What makes Haida different? What makes him popular among the generation who reject the Ross Gellers of fiction? The fundamental answer couldn’t be simpler. Haida isn’t a Nice Guy because he is a genuinely nice guy. He doesn’t just ‘win’ Retsuko; a relationship would plausibly benefit both. Haida’s not defined by his romantic life, nor does it excuse his imperfections. Strip away his crush and underneath you find a well-rounded, kind person, willing to improve. Truly, a portrait of the modern renaissance man. Renaissance hyena. Whatever.
This, however, leads me to a worrying conclusion. All three shows are comedies. Comedy is a complex beast, but a basic rule is that it arises from contrast. Contrasts like nice versus mean. Friends and HIMYM show ‘nice’ characters do mean, outlandish things because it’s funny. It’s funny to see a paleontologist scream in anger. It’s funny to see a hopeless romantic scare off dates. Examining these events more critically leaves a bad taste in the mouth, but structurally, they make sense. The goal is absurdity.
But Aggretsuko is a show about pain. The pains of adulthood, the pains of work, and the pains of love. Haida can be a perfectly lovely, sympathetic character, and the comedy will still land. No matter how nice he is, things still go amusingly wrong, because he’s punished by the world itself. (Also, Fenneko. She’s such a troll.) Might the ‘Retsaida’ ship hit the water only to explosively sink to the depths?
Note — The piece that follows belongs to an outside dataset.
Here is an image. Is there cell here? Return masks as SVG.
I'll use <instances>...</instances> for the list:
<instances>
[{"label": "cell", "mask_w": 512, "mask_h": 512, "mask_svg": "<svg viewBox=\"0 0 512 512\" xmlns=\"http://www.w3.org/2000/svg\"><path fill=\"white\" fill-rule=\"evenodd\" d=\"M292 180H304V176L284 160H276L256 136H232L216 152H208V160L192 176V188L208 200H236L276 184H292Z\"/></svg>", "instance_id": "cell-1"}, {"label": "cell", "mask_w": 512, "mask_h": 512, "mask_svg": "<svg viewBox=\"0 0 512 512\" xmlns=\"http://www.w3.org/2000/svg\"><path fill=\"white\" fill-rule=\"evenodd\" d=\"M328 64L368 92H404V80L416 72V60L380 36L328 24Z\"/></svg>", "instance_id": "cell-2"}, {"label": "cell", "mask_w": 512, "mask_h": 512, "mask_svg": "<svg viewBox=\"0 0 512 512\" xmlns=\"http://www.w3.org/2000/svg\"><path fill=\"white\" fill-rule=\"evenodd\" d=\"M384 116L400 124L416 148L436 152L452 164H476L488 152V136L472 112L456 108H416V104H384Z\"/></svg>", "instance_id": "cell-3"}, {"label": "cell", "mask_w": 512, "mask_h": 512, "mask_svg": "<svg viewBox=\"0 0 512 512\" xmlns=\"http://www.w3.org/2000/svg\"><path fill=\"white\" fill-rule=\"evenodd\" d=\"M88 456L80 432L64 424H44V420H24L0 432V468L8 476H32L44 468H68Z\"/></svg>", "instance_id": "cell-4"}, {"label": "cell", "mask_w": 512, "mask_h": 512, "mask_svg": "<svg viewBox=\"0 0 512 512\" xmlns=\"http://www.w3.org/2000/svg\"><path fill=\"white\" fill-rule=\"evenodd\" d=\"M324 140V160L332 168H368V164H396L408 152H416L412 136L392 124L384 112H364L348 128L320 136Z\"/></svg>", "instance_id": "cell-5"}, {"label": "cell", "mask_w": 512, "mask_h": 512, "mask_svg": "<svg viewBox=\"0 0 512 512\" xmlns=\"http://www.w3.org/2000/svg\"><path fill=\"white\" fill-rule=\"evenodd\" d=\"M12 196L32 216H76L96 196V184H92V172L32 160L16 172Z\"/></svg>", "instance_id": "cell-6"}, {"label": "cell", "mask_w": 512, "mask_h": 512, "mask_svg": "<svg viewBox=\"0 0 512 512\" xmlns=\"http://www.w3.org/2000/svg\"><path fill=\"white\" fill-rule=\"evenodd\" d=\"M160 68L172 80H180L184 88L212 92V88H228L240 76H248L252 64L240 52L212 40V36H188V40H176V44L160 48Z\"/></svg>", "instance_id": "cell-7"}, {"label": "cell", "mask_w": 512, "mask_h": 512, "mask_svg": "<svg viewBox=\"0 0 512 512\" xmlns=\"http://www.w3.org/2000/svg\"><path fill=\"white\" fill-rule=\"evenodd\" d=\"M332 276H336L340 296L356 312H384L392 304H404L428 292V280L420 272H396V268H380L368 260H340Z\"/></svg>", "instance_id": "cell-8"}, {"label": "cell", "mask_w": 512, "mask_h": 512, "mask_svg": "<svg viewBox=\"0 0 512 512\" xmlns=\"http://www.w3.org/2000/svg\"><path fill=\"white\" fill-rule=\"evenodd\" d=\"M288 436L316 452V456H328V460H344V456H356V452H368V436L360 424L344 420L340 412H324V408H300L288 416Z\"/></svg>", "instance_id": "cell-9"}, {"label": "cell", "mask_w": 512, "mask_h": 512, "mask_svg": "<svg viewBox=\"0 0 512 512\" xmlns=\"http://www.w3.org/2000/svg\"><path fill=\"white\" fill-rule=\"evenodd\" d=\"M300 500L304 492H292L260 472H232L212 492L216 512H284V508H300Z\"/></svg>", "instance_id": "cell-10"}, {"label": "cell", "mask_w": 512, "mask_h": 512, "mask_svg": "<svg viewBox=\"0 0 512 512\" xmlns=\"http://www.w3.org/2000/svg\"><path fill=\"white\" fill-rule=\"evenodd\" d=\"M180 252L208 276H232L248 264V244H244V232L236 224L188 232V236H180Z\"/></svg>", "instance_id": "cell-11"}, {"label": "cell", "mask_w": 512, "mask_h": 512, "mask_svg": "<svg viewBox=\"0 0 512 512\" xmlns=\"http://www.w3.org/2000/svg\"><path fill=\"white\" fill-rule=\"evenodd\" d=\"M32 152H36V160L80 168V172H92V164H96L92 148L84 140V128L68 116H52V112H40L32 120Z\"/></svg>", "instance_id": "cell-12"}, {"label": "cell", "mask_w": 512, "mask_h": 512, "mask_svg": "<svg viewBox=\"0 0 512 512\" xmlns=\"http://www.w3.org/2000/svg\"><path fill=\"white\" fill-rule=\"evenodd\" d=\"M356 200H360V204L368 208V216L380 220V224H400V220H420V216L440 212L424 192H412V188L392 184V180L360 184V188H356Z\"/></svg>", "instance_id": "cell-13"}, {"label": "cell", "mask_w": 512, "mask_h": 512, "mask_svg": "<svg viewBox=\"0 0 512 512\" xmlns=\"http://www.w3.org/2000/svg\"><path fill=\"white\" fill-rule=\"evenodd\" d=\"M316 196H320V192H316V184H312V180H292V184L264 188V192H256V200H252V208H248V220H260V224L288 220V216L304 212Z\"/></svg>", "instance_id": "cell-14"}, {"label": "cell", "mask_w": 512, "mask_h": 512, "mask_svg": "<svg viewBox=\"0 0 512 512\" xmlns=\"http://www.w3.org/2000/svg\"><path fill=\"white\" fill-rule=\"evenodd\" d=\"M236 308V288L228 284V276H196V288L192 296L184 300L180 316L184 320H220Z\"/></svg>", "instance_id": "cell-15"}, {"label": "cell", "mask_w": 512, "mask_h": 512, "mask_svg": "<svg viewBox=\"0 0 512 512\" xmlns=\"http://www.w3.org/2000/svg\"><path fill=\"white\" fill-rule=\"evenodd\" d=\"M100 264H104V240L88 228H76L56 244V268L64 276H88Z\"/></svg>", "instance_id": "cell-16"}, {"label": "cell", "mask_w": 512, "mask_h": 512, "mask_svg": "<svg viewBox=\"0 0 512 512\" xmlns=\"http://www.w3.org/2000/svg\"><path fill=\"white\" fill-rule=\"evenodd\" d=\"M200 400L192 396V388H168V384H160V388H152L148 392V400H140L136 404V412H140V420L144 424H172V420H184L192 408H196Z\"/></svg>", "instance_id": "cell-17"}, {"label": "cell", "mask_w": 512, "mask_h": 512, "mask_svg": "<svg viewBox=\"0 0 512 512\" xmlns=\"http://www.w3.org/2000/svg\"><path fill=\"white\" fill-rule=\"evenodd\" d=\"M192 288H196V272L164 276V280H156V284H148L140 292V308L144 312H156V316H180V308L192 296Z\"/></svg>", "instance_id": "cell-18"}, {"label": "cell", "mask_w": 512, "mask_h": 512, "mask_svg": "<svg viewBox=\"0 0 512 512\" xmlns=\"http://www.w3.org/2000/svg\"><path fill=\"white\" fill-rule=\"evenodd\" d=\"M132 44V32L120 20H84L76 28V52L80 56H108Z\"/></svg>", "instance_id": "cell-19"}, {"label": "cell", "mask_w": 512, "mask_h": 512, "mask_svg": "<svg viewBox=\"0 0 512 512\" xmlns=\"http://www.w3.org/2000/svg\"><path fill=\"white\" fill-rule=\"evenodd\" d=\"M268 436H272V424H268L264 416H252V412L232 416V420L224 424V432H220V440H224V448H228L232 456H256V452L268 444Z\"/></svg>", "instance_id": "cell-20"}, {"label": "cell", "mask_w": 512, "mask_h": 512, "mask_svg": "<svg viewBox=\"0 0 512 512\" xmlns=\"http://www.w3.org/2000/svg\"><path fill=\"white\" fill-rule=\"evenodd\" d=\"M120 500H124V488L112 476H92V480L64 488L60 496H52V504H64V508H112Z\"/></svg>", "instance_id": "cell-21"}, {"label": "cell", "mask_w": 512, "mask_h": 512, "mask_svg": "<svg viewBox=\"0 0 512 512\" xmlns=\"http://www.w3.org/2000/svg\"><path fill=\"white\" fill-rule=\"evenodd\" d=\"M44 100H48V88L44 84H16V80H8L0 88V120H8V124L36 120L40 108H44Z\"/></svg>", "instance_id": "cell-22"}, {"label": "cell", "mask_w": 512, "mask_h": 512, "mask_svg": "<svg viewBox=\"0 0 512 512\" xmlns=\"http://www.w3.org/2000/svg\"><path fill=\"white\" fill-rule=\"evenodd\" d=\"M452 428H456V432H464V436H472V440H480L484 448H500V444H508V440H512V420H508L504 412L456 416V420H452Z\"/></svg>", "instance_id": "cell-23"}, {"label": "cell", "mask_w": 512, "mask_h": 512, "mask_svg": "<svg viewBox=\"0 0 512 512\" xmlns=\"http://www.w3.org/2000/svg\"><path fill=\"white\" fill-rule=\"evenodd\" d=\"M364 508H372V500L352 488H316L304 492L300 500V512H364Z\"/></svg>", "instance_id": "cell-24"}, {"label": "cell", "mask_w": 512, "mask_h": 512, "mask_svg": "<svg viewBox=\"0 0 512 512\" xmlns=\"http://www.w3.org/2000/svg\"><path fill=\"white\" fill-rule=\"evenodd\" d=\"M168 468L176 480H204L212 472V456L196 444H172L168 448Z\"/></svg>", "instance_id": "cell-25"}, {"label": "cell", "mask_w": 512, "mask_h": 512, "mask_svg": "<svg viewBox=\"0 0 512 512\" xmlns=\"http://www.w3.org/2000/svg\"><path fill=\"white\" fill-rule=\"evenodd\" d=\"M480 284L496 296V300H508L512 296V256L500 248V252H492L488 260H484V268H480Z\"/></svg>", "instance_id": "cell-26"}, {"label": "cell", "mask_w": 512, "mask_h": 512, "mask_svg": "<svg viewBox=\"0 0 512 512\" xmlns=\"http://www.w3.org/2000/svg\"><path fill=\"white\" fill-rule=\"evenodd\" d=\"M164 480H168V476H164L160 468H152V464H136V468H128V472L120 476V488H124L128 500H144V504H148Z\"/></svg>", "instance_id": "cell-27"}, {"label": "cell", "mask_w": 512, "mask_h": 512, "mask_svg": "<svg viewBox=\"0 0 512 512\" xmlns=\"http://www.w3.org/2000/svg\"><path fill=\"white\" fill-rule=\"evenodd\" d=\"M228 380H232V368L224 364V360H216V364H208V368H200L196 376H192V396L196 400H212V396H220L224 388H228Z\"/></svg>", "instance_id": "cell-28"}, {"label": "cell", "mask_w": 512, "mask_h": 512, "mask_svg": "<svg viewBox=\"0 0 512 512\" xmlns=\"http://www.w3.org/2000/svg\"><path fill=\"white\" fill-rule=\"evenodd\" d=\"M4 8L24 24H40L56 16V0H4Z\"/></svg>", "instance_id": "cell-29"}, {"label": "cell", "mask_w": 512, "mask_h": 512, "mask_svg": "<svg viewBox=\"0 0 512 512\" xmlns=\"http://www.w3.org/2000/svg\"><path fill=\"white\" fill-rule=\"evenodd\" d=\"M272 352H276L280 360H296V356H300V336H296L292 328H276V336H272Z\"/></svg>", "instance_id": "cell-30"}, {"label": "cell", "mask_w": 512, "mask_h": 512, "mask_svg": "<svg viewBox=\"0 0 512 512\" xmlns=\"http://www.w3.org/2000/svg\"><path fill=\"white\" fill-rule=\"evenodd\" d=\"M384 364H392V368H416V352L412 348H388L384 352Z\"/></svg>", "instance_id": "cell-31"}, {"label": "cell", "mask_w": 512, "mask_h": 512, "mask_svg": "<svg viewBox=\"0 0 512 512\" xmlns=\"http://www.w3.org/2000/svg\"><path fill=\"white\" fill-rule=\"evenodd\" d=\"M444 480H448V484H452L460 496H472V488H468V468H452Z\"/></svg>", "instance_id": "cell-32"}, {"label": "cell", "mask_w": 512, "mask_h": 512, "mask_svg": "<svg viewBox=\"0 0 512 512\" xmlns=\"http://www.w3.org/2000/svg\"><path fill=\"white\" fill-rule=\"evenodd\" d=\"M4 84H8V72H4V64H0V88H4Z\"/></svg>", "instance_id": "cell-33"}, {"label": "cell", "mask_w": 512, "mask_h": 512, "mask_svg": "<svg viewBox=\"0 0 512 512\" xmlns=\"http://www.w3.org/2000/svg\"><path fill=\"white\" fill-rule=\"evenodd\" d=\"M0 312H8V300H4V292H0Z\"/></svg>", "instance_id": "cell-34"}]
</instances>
Perhaps not. Part of Aggretsuko‘s success is its ultimate sense of optimism. If the show continues, a flawless romance between Retsuko and Haida would be completely contrary to its tone. But the same would apply to a relationship where nothing goes right. Aggretsuko teaches nuance and perseverance. To keep moving forward, even when it hurts. And Haida, like Retsuko herself, already demonstrates this quality. Whatever challenges face their relationship, they can rise to meet them.
A hyena really can change his spots.